### Text passage

The best I can tell, the alarms have not worked in this station for a couple of years. The co-worker and I were talking about his attitude. It is foreign to us. However, after I mentioned that the upper management is giving my supervisor a hard time about my numbers.

My co-worker asked, "I wonder if I would have the same don't care attitude if I had already made my retirement, and the company kept hitting me for numbers instead of quality work?"

I said "I don't know, but I do know that the company is heading toward a BP moment."

We keep pushing for more efficiency, this is a necessary thing as the culture has incentive built in for inefficiency. I.E. One first line manager for no less than 8 people, one Second level manager for 8 to 12 first line managers and so on. If a manager loses too many people he loses his job. So the incentive for the lower level managers is to keep the craftsmen as busy as they can on things that turn the blocks green on the executives spreadsheets. The only downside to this is that craftsmen become discouraged and actual work does not get done.

Further, failures tend to be buried.

In this case, the alarms either did not work because of a fiber optic rearrange and the previous power tech found it expedient to pencil whip the alarm tests, or a false alarm came in an the power tech found it expedient to snip a wire rather than find and correct the problem.

In either case, it worked out for him. He retired, I get to find and repair the problem. The numbers worked out for his boss, as they looked good and nothing bad happened.

######
### Data excerpt

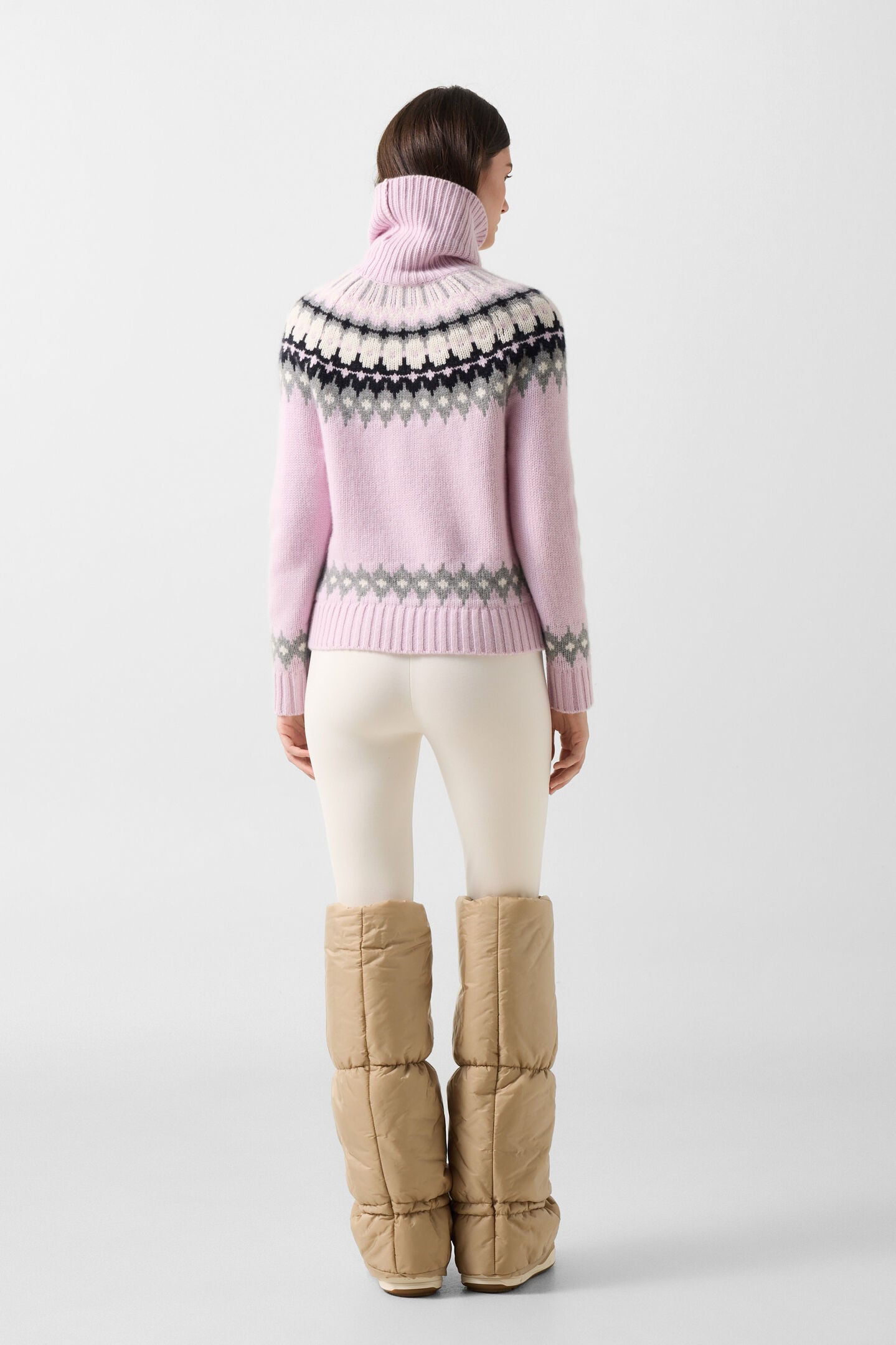 Ingrid cashmere jumper and Norwegian-style jumper Ros&eacute;/Grey/Off-white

######

Action item: Output the portion of the station alarms passage starting with "In either case, it" and going on through "nothing bad happened.", word for word.

Response for this exercise:
In either case, it worked out for him. He retired, I get to find and repair the problem. The numbers worked out for his boss, as they looked good and nothing bad happened.